Little things like that hang with you, he thought, and the big things get forgotten.
The memory was triggered by the old woman at 4255, Miss Fiala Groloch.
Miss Groloch's was the only single-family dwelling on the block, a red-brick Victorian that antedated everything else by at least a generation. He found it odd and attractive. He had been having a love affair with stuffy, ornate old houses since childhood.
Miss Groloch proved more interesting still. Like her house, she was different.
He and Harald grumped up her unshoveled walk, onto a porch in need of paint, and looked for a bell.
"Don't see one," said John.
Cash opened the storm door and knocked. Then he saw the bell, set in the door itself. It was one of those mechanical antiques meant to be twisted. It still worked.

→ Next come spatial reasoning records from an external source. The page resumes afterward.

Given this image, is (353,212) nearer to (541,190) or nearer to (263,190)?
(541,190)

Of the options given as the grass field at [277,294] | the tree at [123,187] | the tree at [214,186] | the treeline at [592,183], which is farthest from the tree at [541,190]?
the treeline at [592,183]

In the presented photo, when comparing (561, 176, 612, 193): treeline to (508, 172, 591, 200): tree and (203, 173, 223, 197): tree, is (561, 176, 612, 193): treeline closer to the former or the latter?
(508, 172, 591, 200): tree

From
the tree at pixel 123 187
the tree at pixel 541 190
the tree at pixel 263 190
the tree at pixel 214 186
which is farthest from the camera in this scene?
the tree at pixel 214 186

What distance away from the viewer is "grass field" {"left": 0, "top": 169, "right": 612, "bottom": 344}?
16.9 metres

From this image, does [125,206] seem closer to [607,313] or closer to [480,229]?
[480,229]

Miss fiala groloch was the name printed in tiny, draftsman-perfect letters on a card in a slot on the face of a mailbox that looked as if it had never been used. Miss Groloch proved to be old, and behind her the interior of her house looked like a hole-up for a covey of old maids.
"May I help you?" Her accent was slight, but the rhythm of her syllables conjured visions of tiny European kingdoms perishing beneath the hooves of the Great War.
"Police officers, ma'am," Cash replied, tipping his hat. That seemed compellingly appropriate. "I'm Detective Sergeant Cash. This's Detective Harald."
"Well. Come in. Is very nasty, yes?"
"Sure is. Who'd have thought it this late?" To John, whispering, "Knock the shit off your shoes, Hoosier."
They followed the woman to her parlor, exchanging frowns. That curious accent. And she talked slowly, as if trying to remember the words.